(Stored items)
------
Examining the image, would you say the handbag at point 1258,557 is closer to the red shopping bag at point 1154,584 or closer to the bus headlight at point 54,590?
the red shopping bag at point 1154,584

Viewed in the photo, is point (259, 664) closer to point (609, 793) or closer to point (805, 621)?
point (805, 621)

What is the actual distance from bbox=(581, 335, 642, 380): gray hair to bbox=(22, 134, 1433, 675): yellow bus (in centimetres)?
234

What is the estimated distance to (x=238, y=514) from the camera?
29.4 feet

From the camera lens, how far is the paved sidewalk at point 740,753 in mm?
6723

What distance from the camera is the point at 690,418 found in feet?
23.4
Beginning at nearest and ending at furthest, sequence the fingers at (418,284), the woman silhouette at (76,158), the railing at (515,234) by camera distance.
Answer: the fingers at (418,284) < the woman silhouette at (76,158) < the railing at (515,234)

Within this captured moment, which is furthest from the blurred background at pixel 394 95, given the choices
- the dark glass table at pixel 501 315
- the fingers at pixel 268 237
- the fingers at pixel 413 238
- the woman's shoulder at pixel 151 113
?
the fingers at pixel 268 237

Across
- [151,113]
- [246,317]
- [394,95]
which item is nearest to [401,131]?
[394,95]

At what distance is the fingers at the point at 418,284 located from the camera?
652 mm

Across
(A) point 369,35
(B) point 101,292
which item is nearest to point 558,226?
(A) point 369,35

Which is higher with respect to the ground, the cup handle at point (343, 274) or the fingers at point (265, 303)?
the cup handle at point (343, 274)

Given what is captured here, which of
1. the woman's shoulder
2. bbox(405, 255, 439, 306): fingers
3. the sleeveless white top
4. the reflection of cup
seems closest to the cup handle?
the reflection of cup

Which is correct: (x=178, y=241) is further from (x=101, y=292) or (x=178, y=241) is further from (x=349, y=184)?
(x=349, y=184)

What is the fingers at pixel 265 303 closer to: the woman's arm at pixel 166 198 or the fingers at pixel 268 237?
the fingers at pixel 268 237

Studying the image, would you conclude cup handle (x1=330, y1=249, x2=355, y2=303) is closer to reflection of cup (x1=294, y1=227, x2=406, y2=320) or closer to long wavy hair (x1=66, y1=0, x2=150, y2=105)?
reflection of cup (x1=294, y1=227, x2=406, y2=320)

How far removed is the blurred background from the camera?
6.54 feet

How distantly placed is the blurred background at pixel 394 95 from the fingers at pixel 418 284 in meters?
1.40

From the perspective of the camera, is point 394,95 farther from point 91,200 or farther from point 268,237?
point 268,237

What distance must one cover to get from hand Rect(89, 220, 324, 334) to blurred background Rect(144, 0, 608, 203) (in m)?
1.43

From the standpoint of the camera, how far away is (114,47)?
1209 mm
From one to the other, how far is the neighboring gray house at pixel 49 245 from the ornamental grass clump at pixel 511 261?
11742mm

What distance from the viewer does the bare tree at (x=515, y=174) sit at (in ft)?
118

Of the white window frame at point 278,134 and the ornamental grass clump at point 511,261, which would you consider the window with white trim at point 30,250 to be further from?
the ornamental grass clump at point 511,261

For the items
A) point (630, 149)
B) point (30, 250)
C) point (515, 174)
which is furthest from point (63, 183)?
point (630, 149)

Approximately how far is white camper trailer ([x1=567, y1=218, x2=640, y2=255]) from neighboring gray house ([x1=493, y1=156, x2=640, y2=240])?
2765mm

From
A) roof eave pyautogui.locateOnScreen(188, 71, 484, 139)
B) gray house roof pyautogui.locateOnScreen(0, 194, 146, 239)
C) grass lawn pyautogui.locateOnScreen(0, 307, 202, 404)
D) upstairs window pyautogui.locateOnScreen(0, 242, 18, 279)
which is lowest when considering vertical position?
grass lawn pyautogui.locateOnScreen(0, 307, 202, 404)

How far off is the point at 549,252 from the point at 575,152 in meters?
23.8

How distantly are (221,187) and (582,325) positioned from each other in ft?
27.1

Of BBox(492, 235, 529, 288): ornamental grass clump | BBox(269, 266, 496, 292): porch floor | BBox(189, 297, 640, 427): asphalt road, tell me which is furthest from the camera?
------
### What the exercise asks
Exactly reproduce all of the entries above.

### Solved exercise
Examining the image, would you say the handbag at point 1258,557 is closer to the red shopping bag at point 1154,584 or closer to the bus headlight at point 54,590?
the red shopping bag at point 1154,584

Viewed in the photo, is point (259, 664) closer to point (609, 793) or closer to point (805, 621)?
point (805, 621)

What is the actual distance from bbox=(581, 335, 642, 380): gray hair to bbox=(22, 134, 1433, 675): yellow bus (in centimetres)?
234

What is the estimated distance to (x=238, y=514) from the camera?
29.4 feet

From the camera lens, how far is the paved sidewalk at point 740,753 in mm?
6723

What distance from the camera is the point at 690,418 found in feet?
23.4
Beginning at nearest and ending at furthest, sequence the fingers at (418,284), the woman silhouette at (76,158), the railing at (515,234) by camera distance.
Answer: the fingers at (418,284) < the woman silhouette at (76,158) < the railing at (515,234)

Within this captured moment, which is furthest from the blurred background at pixel 394 95, given the choices
- the dark glass table at pixel 501 315
- the fingers at pixel 268 237
- the fingers at pixel 413 238
- the woman's shoulder at pixel 151 113
?
the fingers at pixel 268 237

Across
- [151,113]
- [246,317]
- [394,95]
which item is nearest to [401,131]?
[394,95]

At what distance is the fingers at the point at 418,284 located from the camera?
652 mm

Across
(A) point 369,35
(B) point 101,292
which item is nearest to point 558,226?
(A) point 369,35

Which is higher with respect to the ground, the cup handle at point (343, 274) or the fingers at point (265, 303)?
the cup handle at point (343, 274)

Given what is captured here, which of
1. the woman's shoulder
2. bbox(405, 255, 439, 306): fingers
3. the sleeveless white top
4. the reflection of cup
seems closest to the cup handle?
the reflection of cup

Which is correct: (x=178, y=241) is further from (x=101, y=292) or (x=178, y=241) is further from (x=349, y=184)?
(x=349, y=184)

What is the fingers at pixel 265 303 closer to: the woman's arm at pixel 166 198 or the fingers at pixel 268 237?
the fingers at pixel 268 237

Studying the image, would you conclude cup handle (x1=330, y1=249, x2=355, y2=303) is closer to reflection of cup (x1=294, y1=227, x2=406, y2=320) or closer to long wavy hair (x1=66, y1=0, x2=150, y2=105)?
reflection of cup (x1=294, y1=227, x2=406, y2=320)

How far removed is the blurred background from the camera?
6.54 feet

How distantly placed is the blurred background at pixel 394 95 from the fingers at pixel 418 284 in meters?
1.40

From the perspective of the camera, is point 394,95 farther from point 91,200 or farther from point 268,237?
point 268,237

What distance must one cover to get from hand Rect(89, 220, 324, 334) to blurred background Rect(144, 0, 608, 203) (in m)?
1.43

From the standpoint of the camera, how far away is (114,47)?
1209 mm
From one to the other, how far is the neighboring gray house at pixel 49 245 from the ornamental grass clump at pixel 511 261?
11742mm

What distance from the viewer does the bare tree at (x=515, y=174) sit at (in ft)?
118

Of the white window frame at point 278,134 and the ornamental grass clump at point 511,261, which would you consider the window with white trim at point 30,250 to be further from?
the ornamental grass clump at point 511,261

For the items
A) point (630, 149)
B) point (30, 250)
C) point (515, 174)
which is furthest from point (63, 183)?
point (630, 149)

Approximately how far is white camper trailer ([x1=567, y1=218, x2=640, y2=255]) from neighboring gray house ([x1=493, y1=156, x2=640, y2=240])?
2765mm

From
A) roof eave pyautogui.locateOnScreen(188, 71, 484, 139)
B) gray house roof pyautogui.locateOnScreen(0, 194, 146, 239)
C) grass lawn pyautogui.locateOnScreen(0, 307, 202, 404)
D) upstairs window pyautogui.locateOnScreen(0, 242, 18, 279)
which is lowest when considering vertical position?
grass lawn pyautogui.locateOnScreen(0, 307, 202, 404)

How far off is the point at 549,252 from the point at 575,152 in meters?
23.8

How distantly are (221,187) and (582,325) positioned from each other in ft?
27.1

Of BBox(492, 235, 529, 288): ornamental grass clump | BBox(269, 266, 496, 292): porch floor | BBox(189, 297, 640, 427): asphalt road, tell me which is furthest from the camera?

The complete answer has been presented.